WRITTEN REQUEST 1 =>
Reproduce the records verbatim, starting at the line containing "How far from" and continuing through the last line of the records, with both of those lines included.

EXCERPTED PASSAGE =>

--- --- ---

It was 33 years ago tonight (November 23rd, 1989) that after a 13-year-stretch, Paul McCartney returned to the North American concert stage for the first of a five-night stand at the L.A. Forum. McCartney’s band featured wife Linda McCartney on keyboards, Average White Band co-founder Hamish Stuart on guitar and bass, Former Pretenders lead guitarist Robbie McIntosh, keyboardist Paul “Wix” Wickens, and drummer Chris Whitten.
McCartney’s last North American trek had been the blockbuster 1976 Wings Over America tour, and Wings‘ 1979/1980 tour was canceled after only 20 UK shows following his infamous January 1980 pot bust in Tokyo. Following the Japan debacle and John Lennon‘s murder the following December, McCartney continued to record and wrote and starred in the big budget, big screen flop Give My Regards To Broad Street, which was universally panned.
By the time of the 1989 tour, McCartney had released four studio albums — Pipes Of Peace (1983, #15); Give My Regards To Broad Street (1984, #21); Press To Play (1986, #30); and Flowers In The Dirt (1989, #21) — which, to that date, marked his worst charting releases. McCartney also hadn’t racked up a Top 20 single hit since 1985’s “Spies Like Us” scored him his last Top Ten hit to date. His 1987 double-album solo retrospective All The Best! only rose as high as a dismal Number 62.
For the 1989/1990 world tour — which kicked off with a 28-date European leg on September 26th, 1989 in Oslo, Norway — McCartney, in response to his dwindling chart appearances — packed the comeback show with 50 percent Beatles classics — most of which the “Fab Four,” who retired from the road in 1966, never got the chance to play live.
After such a long time away from the concert stage, McCartney explained how he came about figuring out the 1989 setlist: “What I did was I just sat down and kind of asked myself what I would like to see ‘him’ play, y’know, if I was just somebody just coming to the show, what I thought I’d like to see the band play. The interesting thing about some of the Beatles stuff was I’ve never actually performed it onstage before — and we never got to do it with the Beatles, ’cause we stopped touring at that time. I got up on stage and said ‘I’ve never done this one before.’ So that’s nice, ’cause they’re fresh.”
Among the Beatles classics getting their first-ever live airings on the 1989/1990 world tour were “Sgt. Pepper’s Lonely Hearts Club Band,” “Good Day Sunshine,” “Eleanor Rigby,” “Strawberry Fields Forever,” “Birthday,” “Back In The U.S.S.R.,” “Hey Jude” and the Abbey Road closing medley — “Golden Slumbers/Carry That Weight/The End.”

--- --- ---

DATA =>
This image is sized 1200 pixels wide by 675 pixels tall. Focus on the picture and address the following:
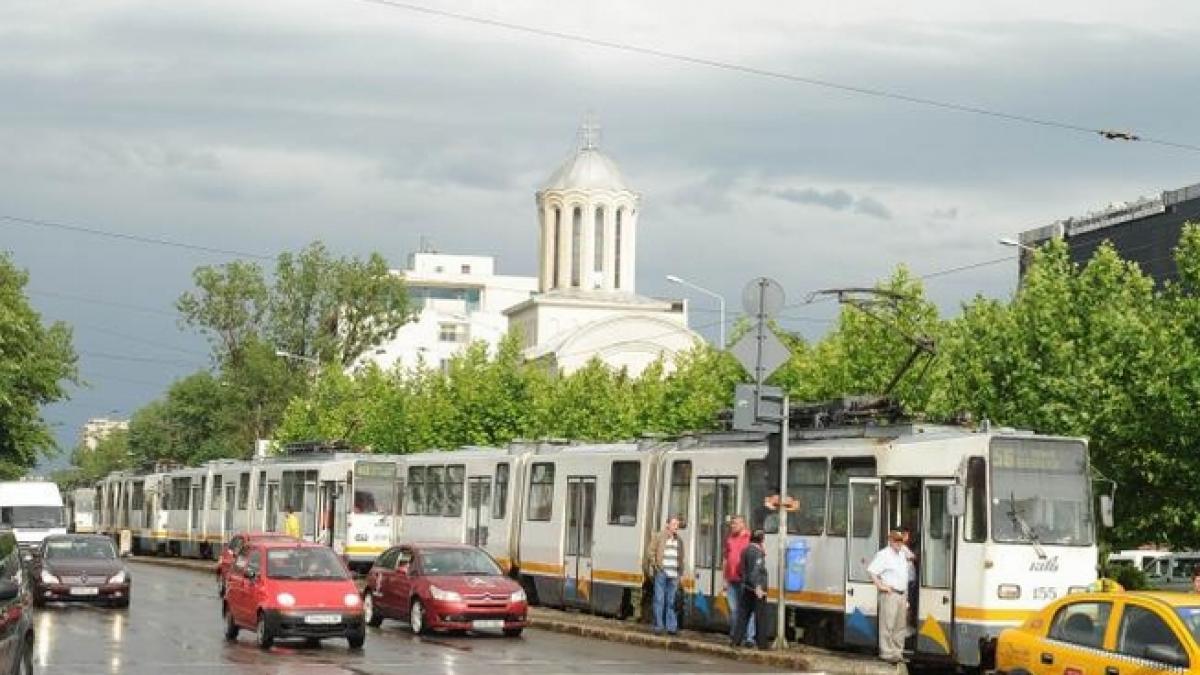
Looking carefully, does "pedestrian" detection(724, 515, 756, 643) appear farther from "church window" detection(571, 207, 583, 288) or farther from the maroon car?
"church window" detection(571, 207, 583, 288)

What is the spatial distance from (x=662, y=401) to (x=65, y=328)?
1094 inches

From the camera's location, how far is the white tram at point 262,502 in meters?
52.5

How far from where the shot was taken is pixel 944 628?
2611 cm

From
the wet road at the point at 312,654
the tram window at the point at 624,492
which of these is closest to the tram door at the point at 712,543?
the wet road at the point at 312,654

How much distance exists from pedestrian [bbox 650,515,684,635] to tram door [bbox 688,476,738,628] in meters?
0.65

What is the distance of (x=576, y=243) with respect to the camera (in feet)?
424

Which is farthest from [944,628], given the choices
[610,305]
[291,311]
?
[610,305]

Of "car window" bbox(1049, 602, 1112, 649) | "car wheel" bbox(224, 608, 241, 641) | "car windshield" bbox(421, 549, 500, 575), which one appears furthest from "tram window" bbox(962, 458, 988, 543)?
"car wheel" bbox(224, 608, 241, 641)

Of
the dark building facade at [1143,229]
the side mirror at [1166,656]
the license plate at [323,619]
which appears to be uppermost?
the dark building facade at [1143,229]

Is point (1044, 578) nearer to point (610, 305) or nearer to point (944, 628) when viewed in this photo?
point (944, 628)

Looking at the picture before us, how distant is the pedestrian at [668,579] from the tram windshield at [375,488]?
21085 mm

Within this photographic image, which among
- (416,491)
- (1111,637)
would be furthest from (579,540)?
(1111,637)

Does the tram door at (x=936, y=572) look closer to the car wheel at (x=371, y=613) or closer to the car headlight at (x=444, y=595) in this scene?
the car headlight at (x=444, y=595)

--- --- ---

WRITTEN REQUEST 2 =>
According to the article on McCartney's 1989 tour, in which city did the 1989/1990 world tour begin?

RESPONSE 1 =>
How far from where the shot was taken is pixel 944 628?
2611 cm

From
the wet road at the point at 312,654
the tram window at the point at 624,492
which of these is closest to the tram door at the point at 712,543?
the wet road at the point at 312,654

How much distance exists from pedestrian [bbox 650,515,684,635] to tram door [bbox 688,476,738,628] in meters?
0.65

What is the distance of (x=576, y=243) with respect to the camera (in feet)?
424

Which is farthest from [944,628], given the choices
[610,305]
[291,311]
?
[610,305]

Of "car window" bbox(1049, 602, 1112, 649) | "car wheel" bbox(224, 608, 241, 641) | "car windshield" bbox(421, 549, 500, 575), which one appears furthest from "tram window" bbox(962, 458, 988, 543)?
"car wheel" bbox(224, 608, 241, 641)

Of
the dark building facade at [1143,229]
the side mirror at [1166,656]
the license plate at [323,619]
which appears to be uppermost?
the dark building facade at [1143,229]

Is point (1044, 578) nearer to point (610, 305) or nearer to point (944, 628) when viewed in this photo?
point (944, 628)

Looking at the picture before us, how distant is the pedestrian at [668,579] from the tram windshield at [375,488]?
21085 mm

Within this photographic image, which among
- (416,491)
- (1111,637)
would be furthest from (579,540)?
(1111,637)

Does the tram door at (x=936, y=572) look closer to the car wheel at (x=371, y=613) or closer to the car headlight at (x=444, y=595) in this scene?
the car headlight at (x=444, y=595)

RESPONSE 2 =>
Oslo, Norway